SOURCE DOCUMENT.

=-=-=-=-=

= Christian P. Speer =

German pediatrician (born 1952)

Christian P. Speer (born 28 August 1952, in Kassel) is a German pediatrician and Professor of Pediatrics specialized in neonatology at the Julius Maximilian University of Würzburg. Speer is known for his scientific and educational contributions in neonatal medicine.

==Biography==
Speer studied medicine at the University of Göttingen. In 1977 he was licensed as a physician and received his doctorate. He began his residency at the University Children's Hospital Göttingen in 1978 and continued his scientific training at the National Jewish Hospital and Research Center, Denver/Colorado from 1982 to 1983. In 1987, he received a professorship in pediatrics at the University of Göttingen and was appointed professor and director of the Department of Neonatology at the Children's Hospital of the University Hospital of Tübingen in 1994. In 1999, he accepted an appointment as Professor of Pediatrics and Director of the University Children's Hospital in Würzburg and worked in this capacity until his retirement in 2020. Currently, Speer is a senior professor at the Medical Faculty of Würzburg.

=-=-=-=-=

INFORMATION PROVIDED.
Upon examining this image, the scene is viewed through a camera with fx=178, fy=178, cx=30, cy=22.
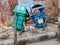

=-=-=-=-=

PROBLEM SET.
1. Print the portion of the article on Christian P. Speer starting with "Christian P. Speer (born" and going on through "in neonatal medicine.", without any changes.
2. Answer these questions using the article on Christian P. Speer:
(a) In which city was Speer born?
(b) Where did Speer continue his scientific training from 1982 to 1983?
(c) In what year did Speer retire as director of the University Children's Hospital in Würzburg?
3. Pick up the article on Christian P. Speer where it stops and keep writing it.

RESULTS FOR THE EXERCISE.
1.
Christian P. Speer (born 28 August 1952, in Kassel) is a German pediatrician and Professor of Pediatrics specialized in neonatology at the Julius Maximilian University of Würzburg. Speer is known for his scientific and educational contributions in neonatal medicine.

2.
(a) Kassel
(b) At the National Jewish Hospital and Research Center, Denver/Colorado
(c) 2020

3.
==Scientific contribution==
After basic work on the immune defense of newborns and the early detection of neonatal systemic infections, Speer became part of the inner circle of the "European Collaborative Study Group on Surfactant Replacement" around Professors Bengt Robertson and Tore Curstedt, both Stockholm as well as Henry L. Halliday, Belfast. Since that time he has been working on the clinical optimization of surfactant treatment of premature infants with respiratory distress syndrome; this therapy represents a milestone in neonatal medicine and has dramatically reduced the mortality of premature infants. In 1993, his research group succeeded in identifying a complex inflammatory response in the airways and lungs of preterm infants, which can progress into a chronic lung disease of preterm infants, the bronchopulmonary dysplasia (BPD). These findings have opened the way for various anti-inflammatory therapeutic strategies. In addition to his experimental work on the etiopathogenesis of BPD, Speer's scientific work has focused on the role of pre- and postnatal infections of premature infants with cytomegaloviruses and ureaplasmas, among others.

A variety of other activities describe Speer's scientific involvement: he is "joint Editor-in-Chief" of the journal "Neonatology", co-editor of the "Zeitschrift für Geburtshilfe und Neonatologie" and he has served on numerous editorial boards of international scientific journals and scientific societies. He was secretary of the "Working Group on Neonatology" of the "European Society for Pediatric Research" and president of the "European Association of Perinatal Medicine." In 2021, he was appointed "co-director" of the "Permanent School of Perinatal, Neonatal and Reproductive Medicine (PREIS School)" in Florence.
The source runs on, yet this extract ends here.